Anyone who found themselves nonplussed by the wealth of commands to learn in genre companion Freespace 2, and its ilk, might be happy to note that Team 17 has opted for a simpler model that doesn't require you to lean a brick on the keyboard just to change weapons. Indeed, Phoenix comes across as more arcade-like than its predecessors - the shield adjustments and wingmen orders have been dispensed with to make way for the basics of flying and firing. It's probably fitting, then, that having half as many keys should mean it's only half as good.
Although your path through the game can change depending on the outcome of certain missions, don't expect any shocking deviations from the standard escort, transport defending, etc, of other titles.
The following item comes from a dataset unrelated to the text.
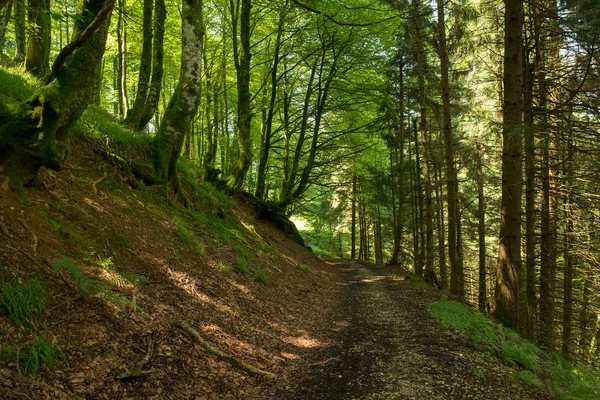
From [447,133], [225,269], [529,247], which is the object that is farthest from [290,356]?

Enemy ships take an age to destroy while, in contrast, your own shield lasts just a few seconds in the face of enemy fire. Taking on more than one ship in a dogfight is sure to lead to a quick death in harder missions. Even worse, in the thick of things your companions constantly radio for help, but because you can't target them or switch to an external view, it's tricky to see who needs you and where. Graphics are nothing to write home about either and the game lacks the atmosphere it sorely strives for.
Special mention must also be made of the plot, which describes itself as 'reminiscent of 1940s film noir' and not as the hackneyed, cliche-ridden, sci-fi claptrap it so obviously is. Any pretensions it may have had are drowned in a mixture of bad acting and cheesy dialogue, making it more a case of The Last Starfighter than The Maltese Falcon.
For what it's worth, Phoenix does its job as a simple shooter. However, the game's aspirations and overall lack of quality let it down in the end.